WHAT YOU NEED TO DO.
Beneath this sentence is a set of records; write each of them out exactly.

Collected data:
Segment Open

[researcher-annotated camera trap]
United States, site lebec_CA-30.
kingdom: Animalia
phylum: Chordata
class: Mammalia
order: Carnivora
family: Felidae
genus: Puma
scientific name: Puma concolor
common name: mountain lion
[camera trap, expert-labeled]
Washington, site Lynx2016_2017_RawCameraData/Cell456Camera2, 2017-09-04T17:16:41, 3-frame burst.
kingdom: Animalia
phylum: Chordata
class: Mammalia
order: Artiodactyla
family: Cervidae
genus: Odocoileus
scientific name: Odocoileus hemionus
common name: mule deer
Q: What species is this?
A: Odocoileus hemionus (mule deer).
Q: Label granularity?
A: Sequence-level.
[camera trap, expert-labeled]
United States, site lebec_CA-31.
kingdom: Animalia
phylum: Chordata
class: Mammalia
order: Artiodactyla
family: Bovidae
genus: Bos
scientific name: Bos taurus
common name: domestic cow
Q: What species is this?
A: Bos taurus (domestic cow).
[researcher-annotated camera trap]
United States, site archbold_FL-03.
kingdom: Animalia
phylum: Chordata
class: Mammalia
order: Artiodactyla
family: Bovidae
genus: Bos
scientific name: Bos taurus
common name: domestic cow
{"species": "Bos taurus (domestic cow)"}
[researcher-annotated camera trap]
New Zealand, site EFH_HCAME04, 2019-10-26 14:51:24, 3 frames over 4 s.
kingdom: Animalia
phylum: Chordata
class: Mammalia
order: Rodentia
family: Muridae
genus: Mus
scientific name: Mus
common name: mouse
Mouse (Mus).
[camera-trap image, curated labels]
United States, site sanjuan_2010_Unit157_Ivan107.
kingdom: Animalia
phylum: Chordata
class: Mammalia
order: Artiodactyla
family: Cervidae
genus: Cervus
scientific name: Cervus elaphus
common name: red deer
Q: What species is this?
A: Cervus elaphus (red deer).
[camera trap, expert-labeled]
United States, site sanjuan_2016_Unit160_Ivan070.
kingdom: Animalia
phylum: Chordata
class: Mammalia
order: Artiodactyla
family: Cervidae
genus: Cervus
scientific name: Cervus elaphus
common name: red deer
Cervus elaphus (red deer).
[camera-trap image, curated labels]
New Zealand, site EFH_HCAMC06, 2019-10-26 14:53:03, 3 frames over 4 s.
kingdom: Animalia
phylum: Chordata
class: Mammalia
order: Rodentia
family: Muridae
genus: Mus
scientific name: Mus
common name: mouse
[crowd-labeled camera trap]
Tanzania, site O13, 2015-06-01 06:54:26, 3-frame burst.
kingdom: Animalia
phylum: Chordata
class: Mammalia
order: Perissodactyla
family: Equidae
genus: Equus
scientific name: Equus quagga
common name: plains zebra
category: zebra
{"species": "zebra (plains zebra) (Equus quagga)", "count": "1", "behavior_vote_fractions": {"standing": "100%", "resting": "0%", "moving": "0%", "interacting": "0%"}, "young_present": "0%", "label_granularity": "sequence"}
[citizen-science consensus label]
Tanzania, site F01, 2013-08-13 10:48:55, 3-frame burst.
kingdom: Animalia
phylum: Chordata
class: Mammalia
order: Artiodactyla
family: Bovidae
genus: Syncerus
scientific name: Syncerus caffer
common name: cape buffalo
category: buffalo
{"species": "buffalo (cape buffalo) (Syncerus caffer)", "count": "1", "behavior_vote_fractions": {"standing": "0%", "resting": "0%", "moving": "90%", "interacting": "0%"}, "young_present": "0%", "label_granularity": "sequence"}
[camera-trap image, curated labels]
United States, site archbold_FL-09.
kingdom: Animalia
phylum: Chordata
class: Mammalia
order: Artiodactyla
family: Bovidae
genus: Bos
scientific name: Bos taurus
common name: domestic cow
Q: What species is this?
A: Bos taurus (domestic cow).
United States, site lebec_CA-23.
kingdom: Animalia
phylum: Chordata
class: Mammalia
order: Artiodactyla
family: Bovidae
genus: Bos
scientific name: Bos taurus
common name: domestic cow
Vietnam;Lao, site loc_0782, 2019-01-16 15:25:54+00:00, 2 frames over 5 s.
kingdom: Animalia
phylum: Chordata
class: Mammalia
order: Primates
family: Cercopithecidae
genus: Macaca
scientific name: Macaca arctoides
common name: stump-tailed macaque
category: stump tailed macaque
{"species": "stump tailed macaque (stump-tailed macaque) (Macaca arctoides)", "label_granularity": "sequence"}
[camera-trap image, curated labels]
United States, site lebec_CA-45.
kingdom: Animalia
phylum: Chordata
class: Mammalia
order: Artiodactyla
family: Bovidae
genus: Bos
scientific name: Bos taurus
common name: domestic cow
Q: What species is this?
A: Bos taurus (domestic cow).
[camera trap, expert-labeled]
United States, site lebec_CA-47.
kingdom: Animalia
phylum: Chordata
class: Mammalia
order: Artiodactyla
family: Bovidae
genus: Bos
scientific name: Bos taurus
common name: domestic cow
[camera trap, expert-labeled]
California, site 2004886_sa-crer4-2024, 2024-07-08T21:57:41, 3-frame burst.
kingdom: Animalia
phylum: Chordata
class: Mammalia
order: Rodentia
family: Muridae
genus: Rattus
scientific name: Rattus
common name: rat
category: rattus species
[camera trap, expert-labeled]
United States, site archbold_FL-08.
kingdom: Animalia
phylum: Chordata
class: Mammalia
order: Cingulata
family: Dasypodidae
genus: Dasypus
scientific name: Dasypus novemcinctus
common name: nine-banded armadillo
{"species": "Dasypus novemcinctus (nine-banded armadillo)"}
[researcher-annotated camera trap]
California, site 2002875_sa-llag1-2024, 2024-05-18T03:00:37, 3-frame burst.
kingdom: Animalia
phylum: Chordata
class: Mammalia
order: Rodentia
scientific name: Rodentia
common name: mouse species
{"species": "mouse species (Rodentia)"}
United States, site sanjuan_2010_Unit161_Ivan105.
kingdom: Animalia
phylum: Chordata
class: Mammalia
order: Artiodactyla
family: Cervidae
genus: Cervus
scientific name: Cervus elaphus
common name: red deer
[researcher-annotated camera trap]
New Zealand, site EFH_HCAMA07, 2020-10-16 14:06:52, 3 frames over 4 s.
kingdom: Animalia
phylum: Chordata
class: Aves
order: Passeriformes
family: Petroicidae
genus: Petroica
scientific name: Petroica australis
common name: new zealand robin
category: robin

Segment Closed

OUTPUT BELOW.
[researcher-annotated camera trap]
United States, site lebec_CA-30.
kingdom: Animalia
phylum: Chordata
class: Mammalia
order: Carnivora
family: Felidae
genus: Puma
scientific name: Puma concolor
common name: mountain lion
[camera trap, expert-labeled]
Washington, site Lynx2016_2017_RawCameraData/Cell456Camera2, 2017-09-04T17:16:41, 3-frame burst.
kingdom: Animalia
phylum: Chordata
class: Mammalia
order: Artiodactyla
family: Cervidae
genus: Odocoileus
scientific name: Odocoileus hemionus
common name: mule deer
Q: What species is this?
A: Odocoileus hemionus (mule deer).
Q: Label granularity?
A: Sequence-level.
[camera trap, expert-labeled]
United States, site lebec_CA-31.
kingdom: Animalia
phylum: Chordata
class: Mammalia
order: Artiodactyla
family: Bovidae
genus: Bos
scientific name: Bos taurus
common name: domestic cow
Q: What species is this?
A: Bos taurus (domestic cow).
[researcher-annotated camera trap]
United States, site archbold_FL-03.
kingdom: Animalia
phylum: Chordata
class: Mammalia
order: Artiodactyla
family: Bovidae
genus: Bos
scientific name: Bos taurus
common name: domestic cow
{"species": "Bos taurus (domestic cow)"}
[researcher-annotated camera trap]
New Zealand, site EFH_HCAME04, 2019-10-26 14:51:24, 3 frames over 4 s.
kingdom: Animalia
phylum: Chordata
class: Mammalia
order: Rodentia
family: Muridae
genus: Mus
scientific name: Mus
common name: mouse
Mouse (Mus).
[camera-trap image, curated labels]
United States, site sanjuan_2010_Unit157_Ivan107.
kingdom: Animalia
phylum: Chordata
class: Mammalia
order: Artiodactyla
family: Cervidae
genus: Cervus
scientific name: Cervus elaphus
common name: red deer
Q: What species is this?
A: Cervus elaphus (red deer).
[camera trap, expert-labeled]
United States, site sanjuan_2016_Unit160_Ivan070.
kingdom: Animalia
phylum: Chordata
class: Mammalia
order: Artiodactyla
family: Cervidae
genus: Cervus
scientific name: Cervus elaphus
common name: red deer
Cervus elaphus (red deer).
[camera-trap image, curated labels]
New Zealand, site EFH_HCAMC06, 2019-10-26 14:53:03, 3 frames over 4 s.
kingdom: Animalia
phylum: Chordata
class: Mammalia
order: Rodentia
family: Muridae
genus: Mus
scientific name: Mus
common name: mouse
[crowd-labeled camera trap]
Tanzania, site O13, 2015-06-01 06:54:26, 3-frame burst.
kingdom: Animalia
phylum: Chordata
class: Mammalia
order: Perissodactyla
family: Equidae
genus: Equus
scientific name: Equus quagga
common name: plains zebra
category: zebra
{"species": "zebra (plains zebra) (Equus quagga)", "count": "1", "behavior_vote_fractions": {"standing": "100%", "resting": "0%", "moving": "0%", "interacting": "0%"}, "young_present": "0%", "label_granularity": "sequence"}
[citizen-science consensus label]
Tanzania, site F01, 2013-08-13 10:48:55, 3-frame burst.
kingdom: Animalia
phylum: Chordata
class: Mammalia
order: Artiodactyla
family: Bovidae
genus: Syncerus
scientific name: Syncerus caffer
common name: cape buffalo
category: buffalo
{"species": "buffalo (cape buffalo) (Syncerus caffer)", "count": "1", "behavior_vote_fractions": {"standing": "0%", "resting": "0%", "moving": "90%", "interacting": "0%"}, "young_present": "0%", "label_granularity": "sequence"}
[camera-trap image, curated labels]
United States, site archbold_FL-09.
kingdom: Animalia
phylum: Chordata
class: Mammalia
order: Artiodactyla
family: Bovidae
genus: Bos
scientific name: Bos taurus
common name: domestic cow
Q: What species is this?
A: Bos taurus (domestic cow).
United States, site lebec_CA-23.
kingdom: Animalia
phylum: Chordata
class: Mammalia
order: Artiodactyla
family: Bovidae
genus: Bos
scientific name: Bos taurus
common name: domestic cow
Vietnam;Lao, site loc_0782, 2019-01-16 15:25:54+00:00, 2 frames over 5 s.
kingdom: Animalia
phylum: Chordata
class: Mammalia
order: Primates
family: Cercopithecidae
genus: Macaca
scientific name: Macaca arctoides
common name: stump-tailed macaque
category: stump tailed macaque
{"species": "stump tailed macaque (stump-tailed macaque) (Macaca arctoides)", "label_granularity": "sequence"}
[camera-trap image, curated labels]
United States, site lebec_CA-45.
kingdom: Animalia
phylum: Chordata
class: Mammalia
order: Artiodactyla
family: Bovidae
genus: Bos
scientific name: Bos taurus
common name: domestic cow
Q: What species is this?
A: Bos taurus (domestic cow).
[camera trap, expert-labeled]
United States, site lebec_CA-47.
kingdom: Animalia
phylum: Chordata
class: Mammalia
order: Artiodactyla
family: Bovidae
genus: Bos
scientific name: Bos taurus
common name: domestic cow
[camera trap, expert-labeled]
California, site 2004886_sa-crer4-2024, 2024-07-08T21:57:41, 3-frame burst.
kingdom: Animalia
phylum: Chordata
class: Mammalia
order: Rodentia
family: Muridae
genus: Rattus
scientific name: Rattus
common name: rat
category: rattus species
[camera trap, expert-labeled]
United States, site archbold_FL-08.
kingdom: Animalia
phylum: Chordata
class: Mammalia
order: Cingulata
family: Dasypodidae
genus: Dasypus
scientific name: Dasypus novemcinctus
common name: nine-banded armadillo
{"species": "Dasypus novemcinctus (nine-banded armadillo)"}
[researcher-annotated camera trap]
California, site 2002875_sa-llag1-2024, 2024-05-18T03:00:37, 3-frame burst.
kingdom: Animalia
phylum: Chordata
class: Mammalia
order: Rodentia
scientific name: Rodentia
common name: mouse species
{"species": "mouse species (Rodentia)"}
United States, site sanjuan_2010_Unit161_Ivan105.
kingdom: Animalia
phylum: Chordata
class: Mammalia
order: Artiodactyla
family: Cervidae
genus: Cervus
scientific name: Cervus elaphus
common name: red deer
[researcher-annotated camera trap]
New Zealand, site EFH_HCAMA07, 2020-10-16 14:06:52, 3 frames over 4 s.
kingdom: Animalia
phylum: Chordata
class: Aves
order: Passeriformes
family: Petroicidae
genus: Petroica
scientific name: Petroica australis
common name: new zealand robin
category: robin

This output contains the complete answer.